Data for the task:
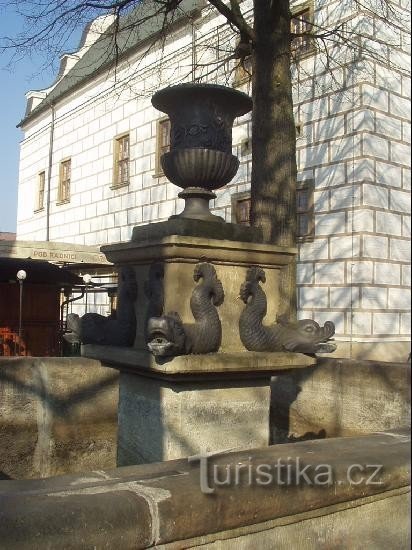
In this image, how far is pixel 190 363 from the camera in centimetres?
361

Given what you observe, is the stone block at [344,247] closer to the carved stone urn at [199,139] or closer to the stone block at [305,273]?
the stone block at [305,273]

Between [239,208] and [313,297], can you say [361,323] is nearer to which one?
[313,297]

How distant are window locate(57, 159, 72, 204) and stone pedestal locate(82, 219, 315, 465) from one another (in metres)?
20.6

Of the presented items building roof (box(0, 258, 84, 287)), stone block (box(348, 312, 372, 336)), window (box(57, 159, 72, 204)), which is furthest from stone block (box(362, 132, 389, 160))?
window (box(57, 159, 72, 204))

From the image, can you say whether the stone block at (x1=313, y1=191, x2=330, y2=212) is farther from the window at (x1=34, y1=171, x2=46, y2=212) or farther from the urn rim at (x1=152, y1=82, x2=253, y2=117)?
the window at (x1=34, y1=171, x2=46, y2=212)

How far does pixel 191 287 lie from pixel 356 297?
28.7ft

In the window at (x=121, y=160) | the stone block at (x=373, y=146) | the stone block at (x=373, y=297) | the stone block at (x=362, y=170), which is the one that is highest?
the window at (x=121, y=160)

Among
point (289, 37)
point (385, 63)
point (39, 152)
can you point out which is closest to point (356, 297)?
point (385, 63)

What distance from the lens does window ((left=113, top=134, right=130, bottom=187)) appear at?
20.2m

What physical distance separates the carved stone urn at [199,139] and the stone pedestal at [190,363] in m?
0.34

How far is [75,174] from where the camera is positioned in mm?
23312

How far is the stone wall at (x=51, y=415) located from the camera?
5426mm

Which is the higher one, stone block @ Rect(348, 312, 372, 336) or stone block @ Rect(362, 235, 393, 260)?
stone block @ Rect(362, 235, 393, 260)

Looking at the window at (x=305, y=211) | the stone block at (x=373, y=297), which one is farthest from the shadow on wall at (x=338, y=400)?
the window at (x=305, y=211)
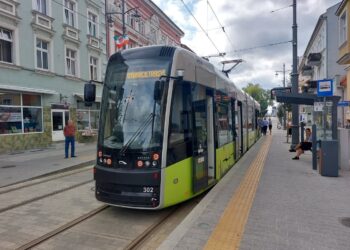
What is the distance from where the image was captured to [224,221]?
4777mm

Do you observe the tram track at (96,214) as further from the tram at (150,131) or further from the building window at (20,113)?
the building window at (20,113)

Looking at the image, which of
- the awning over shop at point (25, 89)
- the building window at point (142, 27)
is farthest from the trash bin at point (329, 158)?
the building window at point (142, 27)

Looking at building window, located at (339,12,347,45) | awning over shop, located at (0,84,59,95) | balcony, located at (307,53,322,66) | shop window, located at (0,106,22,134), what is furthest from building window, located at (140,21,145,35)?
building window, located at (339,12,347,45)

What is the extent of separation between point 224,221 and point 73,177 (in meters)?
6.26

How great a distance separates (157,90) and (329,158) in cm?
560

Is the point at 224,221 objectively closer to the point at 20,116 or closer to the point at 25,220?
the point at 25,220

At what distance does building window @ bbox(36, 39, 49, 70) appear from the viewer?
17.7 m

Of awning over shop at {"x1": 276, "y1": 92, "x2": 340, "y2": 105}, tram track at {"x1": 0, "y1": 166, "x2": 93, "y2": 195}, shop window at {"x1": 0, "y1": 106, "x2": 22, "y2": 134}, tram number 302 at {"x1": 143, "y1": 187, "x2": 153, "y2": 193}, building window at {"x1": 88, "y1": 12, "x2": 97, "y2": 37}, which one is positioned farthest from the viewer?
building window at {"x1": 88, "y1": 12, "x2": 97, "y2": 37}

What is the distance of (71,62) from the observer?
20.8 metres

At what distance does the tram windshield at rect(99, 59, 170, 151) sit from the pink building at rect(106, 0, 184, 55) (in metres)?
18.2

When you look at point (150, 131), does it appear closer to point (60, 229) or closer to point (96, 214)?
point (96, 214)

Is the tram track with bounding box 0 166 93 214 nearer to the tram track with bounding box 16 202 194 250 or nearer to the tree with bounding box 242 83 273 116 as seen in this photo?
the tram track with bounding box 16 202 194 250

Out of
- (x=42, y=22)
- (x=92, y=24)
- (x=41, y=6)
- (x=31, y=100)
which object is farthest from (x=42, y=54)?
(x=92, y=24)

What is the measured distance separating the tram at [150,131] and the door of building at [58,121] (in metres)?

What is being asked: Each entry above is to be written out again unchanged, apart from the pictures, which are left out.

Written response:
In this image, how far is pixel 190 363 from the camera in centimetres?
361

Given what you observe, is the stone block at [344,247] closer to the carved stone urn at [199,139] or closer to the stone block at [305,273]?
the stone block at [305,273]

Between [239,208] and [313,297], can you say [361,323] is nearer to which one?
[313,297]

How distant are window locate(57, 159, 72, 204) and stone pedestal locate(82, 219, 315, 465) from one another (in metres)?
20.6

Of the presented items building roof (box(0, 258, 84, 287)), stone block (box(348, 312, 372, 336)), window (box(57, 159, 72, 204)), which is furthest from stone block (box(362, 132, 389, 160))?
window (box(57, 159, 72, 204))

From the image, can you say whether the stone block at (x1=313, y1=191, x2=330, y2=212) is farther from the window at (x1=34, y1=171, x2=46, y2=212) or farther from the urn rim at (x1=152, y1=82, x2=253, y2=117)?
the window at (x1=34, y1=171, x2=46, y2=212)

How far does pixel 191 287 lie from pixel 356 297?
28.7ft

In the window at (x=121, y=160) | the stone block at (x=373, y=146) | the stone block at (x=373, y=297) | the stone block at (x=362, y=170), which is the one that is highest?
the window at (x=121, y=160)

Among
point (289, 37)
point (385, 63)
point (39, 152)
can you point out which is closest to point (356, 297)?
point (385, 63)

What distance from the lens does window ((left=113, top=134, right=130, bottom=187)) appear at?
20.2m

What physical distance separates the carved stone urn at [199,139] and the stone pedestal at [190,363] in m?
0.34

How far is [75,174] from where the camera is positioned in mm?
23312

How far is the stone wall at (x=51, y=415) located from the camera?
5426mm

Which is the higher one, stone block @ Rect(348, 312, 372, 336) or stone block @ Rect(362, 235, 393, 260)?
stone block @ Rect(362, 235, 393, 260)

Looking at the window at (x=305, y=211) | the stone block at (x=373, y=297), which one is farthest from the shadow on wall at (x=338, y=400)?
the window at (x=305, y=211)
What is the distance from where the image was captured to [224,221]?
4777mm

Do you observe the tram track at (96,214) as further from the tram at (150,131) or further from the building window at (20,113)?
the building window at (20,113)

Looking at the image, which of
- the awning over shop at point (25, 89)
- the building window at point (142, 27)
is farthest from the trash bin at point (329, 158)?
the building window at point (142, 27)

Looking at building window, located at (339,12,347,45) | awning over shop, located at (0,84,59,95) | balcony, located at (307,53,322,66) | shop window, located at (0,106,22,134), what is furthest from building window, located at (140,21,145,35)?
building window, located at (339,12,347,45)

What is the extent of separation between point 224,221 and point 73,177 (in meters)?
6.26

How great a distance separates (157,90) and (329,158) in cm?
560

Is the point at 224,221 objectively closer to the point at 20,116 or closer to the point at 25,220?
the point at 25,220

At what distance does building window @ bbox(36, 39, 49, 70) appear from the viewer?
17.7 m

Of awning over shop at {"x1": 276, "y1": 92, "x2": 340, "y2": 105}, tram track at {"x1": 0, "y1": 166, "x2": 93, "y2": 195}, shop window at {"x1": 0, "y1": 106, "x2": 22, "y2": 134}, tram number 302 at {"x1": 143, "y1": 187, "x2": 153, "y2": 193}, building window at {"x1": 88, "y1": 12, "x2": 97, "y2": 37}, which one is positioned farthest from the viewer?
building window at {"x1": 88, "y1": 12, "x2": 97, "y2": 37}

What is the distance of (71,62) from the observer?
20.8 metres

At what distance does the tram windshield at rect(99, 59, 170, 151) sit from the pink building at rect(106, 0, 184, 55) (in metres)?
18.2

When you look at point (150, 131), does it appear closer to point (60, 229) or closer to point (96, 214)?
point (96, 214)

Is the tram track with bounding box 0 166 93 214 nearer to the tram track with bounding box 16 202 194 250 or nearer to the tree with bounding box 242 83 273 116 as seen in this photo?
the tram track with bounding box 16 202 194 250

Out of
- (x=42, y=22)
- (x=92, y=24)
- (x=41, y=6)
- (x=31, y=100)
which object is farthest from (x=42, y=54)?
(x=92, y=24)

What is the measured distance separating the tram at [150,131] and the door of building at [58,121] (in metres)?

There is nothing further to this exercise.